Menuju konten utama

Kemensos Pastikan Perawatan Lansia WNI Terlantar dari Taiwan

Dari hasil penelusuran, TTS diketahui telah berada di Taiwan sejak 1989 menggunakan visa pelajar.

Kemensos Pastikan Perawatan Lansia WNI Terlantar dari Taiwan
Kementerian Sosial memastikan pemulangan dan penanganan lanjutan bagi seorang warga negara Indonesia lanjut usia asal Tanjung Balai, Sumatra Utara, berinisial TTS (61), yang dipulangkan dari Taiwan setelah mengalami kondisi sakit dan terlantar. (FOTO/dok.Kemensos)
Jadikan tirto.id sumber pilihan pencarian Google

tirto.id - Pemerintah melalui Kementerian Sosial Republik Indonesia bergerak cepat menangani seorang warga negara Indonesia lanjut usia berinisial TTS (61), asal Tanjung Balai, Sumatra Utara, yang dipulangkan dari Taiwan dalam kondisi sakit dan terlantar.

Direktur Jenderal Rehabilitasi Sosial Kemensos, Supomo, menegaskan bahwa negara memiliki tanggung jawab untuk hadir, terutama bagi kelompok rentan seperti lansia.

“Setiap warga negara berhak mendapatkan perlindungan.
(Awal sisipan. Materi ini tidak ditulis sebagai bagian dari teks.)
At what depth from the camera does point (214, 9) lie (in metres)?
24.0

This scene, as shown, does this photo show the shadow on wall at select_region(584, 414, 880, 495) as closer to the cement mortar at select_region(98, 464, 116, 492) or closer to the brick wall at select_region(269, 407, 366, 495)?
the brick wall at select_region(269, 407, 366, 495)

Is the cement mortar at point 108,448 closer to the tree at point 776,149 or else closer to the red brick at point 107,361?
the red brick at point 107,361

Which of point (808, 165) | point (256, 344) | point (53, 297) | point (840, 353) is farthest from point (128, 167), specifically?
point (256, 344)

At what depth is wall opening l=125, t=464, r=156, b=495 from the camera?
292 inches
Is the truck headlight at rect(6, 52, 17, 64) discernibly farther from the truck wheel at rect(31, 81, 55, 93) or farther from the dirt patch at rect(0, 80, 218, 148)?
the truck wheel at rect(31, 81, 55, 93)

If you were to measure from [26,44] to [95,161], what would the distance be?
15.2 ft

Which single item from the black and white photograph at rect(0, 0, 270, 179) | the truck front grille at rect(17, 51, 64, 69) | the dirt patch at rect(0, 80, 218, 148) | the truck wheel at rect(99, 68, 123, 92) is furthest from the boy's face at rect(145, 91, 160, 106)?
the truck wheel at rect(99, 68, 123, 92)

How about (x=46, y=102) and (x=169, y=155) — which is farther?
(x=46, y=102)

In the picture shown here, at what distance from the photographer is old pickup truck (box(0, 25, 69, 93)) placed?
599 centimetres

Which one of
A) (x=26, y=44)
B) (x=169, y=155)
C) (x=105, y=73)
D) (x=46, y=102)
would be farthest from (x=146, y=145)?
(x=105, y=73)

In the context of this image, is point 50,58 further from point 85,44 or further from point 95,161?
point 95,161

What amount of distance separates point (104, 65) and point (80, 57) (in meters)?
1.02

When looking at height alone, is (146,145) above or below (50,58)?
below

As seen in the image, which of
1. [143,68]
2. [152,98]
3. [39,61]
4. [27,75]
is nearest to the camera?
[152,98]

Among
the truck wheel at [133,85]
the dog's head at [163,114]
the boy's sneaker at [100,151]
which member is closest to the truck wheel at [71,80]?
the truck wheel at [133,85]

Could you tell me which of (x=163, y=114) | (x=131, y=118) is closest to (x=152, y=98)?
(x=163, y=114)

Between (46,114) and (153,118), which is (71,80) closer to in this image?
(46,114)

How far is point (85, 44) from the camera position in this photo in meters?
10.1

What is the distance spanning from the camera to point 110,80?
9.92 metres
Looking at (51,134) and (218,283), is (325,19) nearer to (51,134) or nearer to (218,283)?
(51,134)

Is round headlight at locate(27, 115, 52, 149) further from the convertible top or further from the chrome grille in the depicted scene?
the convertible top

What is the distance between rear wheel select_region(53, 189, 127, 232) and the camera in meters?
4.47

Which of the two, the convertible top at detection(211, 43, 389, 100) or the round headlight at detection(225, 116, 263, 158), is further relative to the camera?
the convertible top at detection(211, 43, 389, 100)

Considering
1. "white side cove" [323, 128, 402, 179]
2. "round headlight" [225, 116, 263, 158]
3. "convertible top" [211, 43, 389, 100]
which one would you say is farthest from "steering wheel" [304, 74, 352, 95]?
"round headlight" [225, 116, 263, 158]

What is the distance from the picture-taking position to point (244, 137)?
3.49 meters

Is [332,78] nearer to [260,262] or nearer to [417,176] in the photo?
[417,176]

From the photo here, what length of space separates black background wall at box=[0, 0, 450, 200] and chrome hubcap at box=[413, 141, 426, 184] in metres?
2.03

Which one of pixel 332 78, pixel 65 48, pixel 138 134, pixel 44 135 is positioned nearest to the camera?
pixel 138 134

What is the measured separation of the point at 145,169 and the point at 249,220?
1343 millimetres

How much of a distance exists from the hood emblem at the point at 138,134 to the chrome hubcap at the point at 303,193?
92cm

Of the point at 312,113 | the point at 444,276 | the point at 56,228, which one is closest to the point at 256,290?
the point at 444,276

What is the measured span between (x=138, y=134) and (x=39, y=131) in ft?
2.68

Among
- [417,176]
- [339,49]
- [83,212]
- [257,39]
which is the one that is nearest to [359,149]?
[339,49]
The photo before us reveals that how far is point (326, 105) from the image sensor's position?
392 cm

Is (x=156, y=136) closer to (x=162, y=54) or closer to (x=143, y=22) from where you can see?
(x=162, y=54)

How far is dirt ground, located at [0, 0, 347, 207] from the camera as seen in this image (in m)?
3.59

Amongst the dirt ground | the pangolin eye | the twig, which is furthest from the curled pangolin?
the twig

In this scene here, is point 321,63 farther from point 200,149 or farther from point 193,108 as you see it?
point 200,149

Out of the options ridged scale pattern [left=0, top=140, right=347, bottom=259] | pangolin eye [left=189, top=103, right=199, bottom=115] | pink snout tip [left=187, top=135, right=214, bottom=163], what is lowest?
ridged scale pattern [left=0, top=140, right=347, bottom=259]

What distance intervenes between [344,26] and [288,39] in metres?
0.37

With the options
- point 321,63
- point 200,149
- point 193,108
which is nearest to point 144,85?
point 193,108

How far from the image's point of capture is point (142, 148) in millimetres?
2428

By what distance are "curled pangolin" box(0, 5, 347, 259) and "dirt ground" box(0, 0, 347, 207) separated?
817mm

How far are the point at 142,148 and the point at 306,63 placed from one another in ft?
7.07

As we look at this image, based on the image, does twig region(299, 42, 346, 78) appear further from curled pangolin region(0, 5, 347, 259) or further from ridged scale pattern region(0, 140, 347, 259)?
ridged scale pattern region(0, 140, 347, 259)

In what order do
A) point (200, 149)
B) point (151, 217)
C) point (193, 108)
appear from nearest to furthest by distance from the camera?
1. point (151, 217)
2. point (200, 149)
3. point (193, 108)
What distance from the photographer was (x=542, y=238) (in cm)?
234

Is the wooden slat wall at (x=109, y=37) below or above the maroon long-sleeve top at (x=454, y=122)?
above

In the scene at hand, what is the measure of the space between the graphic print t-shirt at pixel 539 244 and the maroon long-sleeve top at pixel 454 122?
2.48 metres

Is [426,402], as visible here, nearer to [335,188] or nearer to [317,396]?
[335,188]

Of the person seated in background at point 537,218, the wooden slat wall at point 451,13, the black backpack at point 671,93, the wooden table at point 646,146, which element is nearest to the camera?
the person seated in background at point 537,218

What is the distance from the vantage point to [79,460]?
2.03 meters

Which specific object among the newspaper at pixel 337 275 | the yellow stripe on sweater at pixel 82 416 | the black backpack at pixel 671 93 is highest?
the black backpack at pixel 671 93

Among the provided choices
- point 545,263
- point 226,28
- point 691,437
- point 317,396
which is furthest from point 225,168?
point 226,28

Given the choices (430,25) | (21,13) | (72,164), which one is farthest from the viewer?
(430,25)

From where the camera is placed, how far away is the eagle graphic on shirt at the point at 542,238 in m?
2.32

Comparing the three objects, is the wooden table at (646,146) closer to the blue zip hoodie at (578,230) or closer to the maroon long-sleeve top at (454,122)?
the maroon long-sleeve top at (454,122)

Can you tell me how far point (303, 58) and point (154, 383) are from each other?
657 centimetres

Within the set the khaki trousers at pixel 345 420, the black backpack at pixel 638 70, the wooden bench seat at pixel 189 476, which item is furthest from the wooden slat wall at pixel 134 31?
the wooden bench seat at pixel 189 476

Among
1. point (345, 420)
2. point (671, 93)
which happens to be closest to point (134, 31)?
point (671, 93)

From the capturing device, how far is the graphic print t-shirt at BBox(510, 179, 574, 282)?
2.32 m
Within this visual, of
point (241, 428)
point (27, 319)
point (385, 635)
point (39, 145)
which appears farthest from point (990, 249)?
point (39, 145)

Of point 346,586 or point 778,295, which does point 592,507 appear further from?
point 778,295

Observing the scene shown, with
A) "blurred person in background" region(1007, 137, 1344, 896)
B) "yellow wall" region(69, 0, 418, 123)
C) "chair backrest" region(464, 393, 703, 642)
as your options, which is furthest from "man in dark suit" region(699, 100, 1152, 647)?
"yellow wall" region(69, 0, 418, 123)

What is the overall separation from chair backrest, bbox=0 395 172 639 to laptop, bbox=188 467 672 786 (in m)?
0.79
Apalagi ini lansia yang sedang sakit dan membutuhkan perawatan. Negara harus hadir, menjemput, merawat, dan memastikan yang bersangkutan memperoleh penanganan yang layak,” kata Supomo, Minggu (12/4/2026).

TTS tiba di Indonesia pada Jumat malam, 10 April 2026, melalui Bandara Soekarno-Hatta sekitar pukul 22.50 WIB. Setibanya di tanah air, ia langsung dijemput oleh tim Kemensos bersama Sentra Terpadu Pangudi Luhur Bekasi untuk mendapatkan layanan rehabilitasi sosial dan penanganan lanjutan.

Menurut Supomo, kasus ini menjadi contoh konkret bagaimana negara memberikan perlindungan sosial secara menyeluruh, termasuk bagi WNI di luar negeri yang berada dalam kondisi rentan dan membutuhkan pemulangan.

“Kami ingin memastikan tidak ada warga negara yang terlantar. Kementerian Sosial akan memberikan layanan rehabilitasi sosial secara terintegrasi, mulai dari asesmen, pemenuhan kebutuhan dasar, sampai pendampingan lanjutan sesuai kondisi yang bersangkutan,” ujar Supomo.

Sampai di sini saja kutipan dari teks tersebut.